## Connections own threads or processes exclusively
In this model, a thread/process handles all messages from a connection and does not quit or do other jobs before the connection is closed. When number of connections increases, resources occupied by threads/processes and costs of context switches becomes more and more overwhelming, making servers perform poorly. This situation is summarized as the [C10K](http://en.wikipedia.org/wiki/C10k_problem) problem, which was common in early web servers but rarely present today.
Event-loop libraries such as [libevent](http://libevent.org/), [libev](http://software.schmorp.de/pkg/libev.html) are typical examples. There's usually an event dispatcher in this model responsible for waiting on different kinds of events and calling the corresponding event handler **in-place** when an event occurs. After all handlers(that need to be called) are called, the dispatcher waits for more events again, which forms a "loop". Essentially this model multiplexes(interleaves) code written in different handlers into a system thread. One event-loop can only utilize one core, so this kind of program is either IO-bound or each handler runs within short and deterministic time(such as http servers), otherwise one callback taking long time blocks the whole program and causes high delays. In practice this kind of program is not suitable for involving many developers, because just one person adding inappropriate blocking code may significantly slow down reactivities of all other code. Since event handlers don't run simultaneously, race conditions between callbacks are relatively simple and in some scenarios locks are not needed. These programs are often scaled by deploying more processes.
## N:1 threading library
Also known as [Fiber](http://en.wikipedia.org/wiki/Fiber_(computer_science)). Typical examples are [GNU Pth](http://www.gnu.org/software/pth/pth-manual.html), [StateThreads](http://state-threads.sourceforge.net/index.html). This model maps N user threads into a single system thread, in which only one user thread runs at the same time and the running user thread does not switch to other user threads until a blocking primitive is called (cooperative). N:1 threading libraries are equal to single-threaded reactors on capabilities, except that callbacks are replaced by contexts (stacks, registers, signals) and running callbacks becomes jumping to contexts. Similar to event-loop libraries, a N:1 threading library cannot utilize multiple CPU cores, thus only suitable for specialized applications. However a single system thread is more friendly to CPU caches, with removal of the support for signal masks, context switches between user threads can be done very fast(100 ~ 200ns). N:1 threading libraries perform as well as event-loop libraries and are also scaled by deploying more processes in general.

Saved data entries
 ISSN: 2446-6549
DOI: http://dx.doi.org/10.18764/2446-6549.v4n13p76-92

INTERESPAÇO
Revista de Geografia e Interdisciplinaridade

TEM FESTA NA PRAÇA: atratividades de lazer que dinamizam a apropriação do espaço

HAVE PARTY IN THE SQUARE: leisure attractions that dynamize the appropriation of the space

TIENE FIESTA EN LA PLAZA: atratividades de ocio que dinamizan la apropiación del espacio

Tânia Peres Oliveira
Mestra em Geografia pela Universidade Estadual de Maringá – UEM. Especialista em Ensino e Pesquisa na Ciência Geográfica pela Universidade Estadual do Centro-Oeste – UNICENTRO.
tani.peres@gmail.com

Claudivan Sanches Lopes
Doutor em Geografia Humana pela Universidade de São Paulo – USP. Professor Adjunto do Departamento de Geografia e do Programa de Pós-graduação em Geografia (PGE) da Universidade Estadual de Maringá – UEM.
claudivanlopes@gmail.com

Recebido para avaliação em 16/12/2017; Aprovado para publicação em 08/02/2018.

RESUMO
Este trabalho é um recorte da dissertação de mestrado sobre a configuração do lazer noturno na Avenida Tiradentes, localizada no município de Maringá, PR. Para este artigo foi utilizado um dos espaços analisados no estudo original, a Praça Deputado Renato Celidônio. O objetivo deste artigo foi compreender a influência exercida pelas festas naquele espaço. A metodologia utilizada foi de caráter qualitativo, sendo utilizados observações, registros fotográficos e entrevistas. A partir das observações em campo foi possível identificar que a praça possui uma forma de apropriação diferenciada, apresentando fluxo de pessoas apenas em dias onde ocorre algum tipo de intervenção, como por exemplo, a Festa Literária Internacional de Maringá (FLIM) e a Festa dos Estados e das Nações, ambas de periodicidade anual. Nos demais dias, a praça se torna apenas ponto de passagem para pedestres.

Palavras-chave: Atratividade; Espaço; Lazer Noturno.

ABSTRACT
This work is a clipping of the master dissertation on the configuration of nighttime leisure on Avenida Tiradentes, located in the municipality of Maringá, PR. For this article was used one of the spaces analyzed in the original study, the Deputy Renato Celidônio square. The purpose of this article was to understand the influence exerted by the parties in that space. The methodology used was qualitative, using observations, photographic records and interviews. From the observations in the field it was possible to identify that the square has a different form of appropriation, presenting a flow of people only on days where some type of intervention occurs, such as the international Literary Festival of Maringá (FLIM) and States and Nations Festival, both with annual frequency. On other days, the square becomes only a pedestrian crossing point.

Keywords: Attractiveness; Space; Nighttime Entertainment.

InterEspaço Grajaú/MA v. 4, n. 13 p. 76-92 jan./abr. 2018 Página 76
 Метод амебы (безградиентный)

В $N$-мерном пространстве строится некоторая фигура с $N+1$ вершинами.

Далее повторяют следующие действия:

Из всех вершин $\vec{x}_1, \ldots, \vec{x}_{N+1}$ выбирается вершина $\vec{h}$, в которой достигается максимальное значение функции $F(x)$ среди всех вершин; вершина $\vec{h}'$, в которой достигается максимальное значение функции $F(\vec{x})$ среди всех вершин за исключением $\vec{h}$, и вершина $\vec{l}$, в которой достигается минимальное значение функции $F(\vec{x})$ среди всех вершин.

EXERCISE AIM:
Put this sentence from the passage on threading models into Spanish: "Since event handlers don't run simultaneously, race conditions between callbacks are relatively simple and in some scenarios locks are not needed." Work only from the passage on threading models and leave the data aside.

RESULT:
Como los manejadores de eventos no se ejecutan simultáneamente, las condiciones de carrera entre callbacks son relativamente simples y en algunos escenarios no se necesitan bloqueos.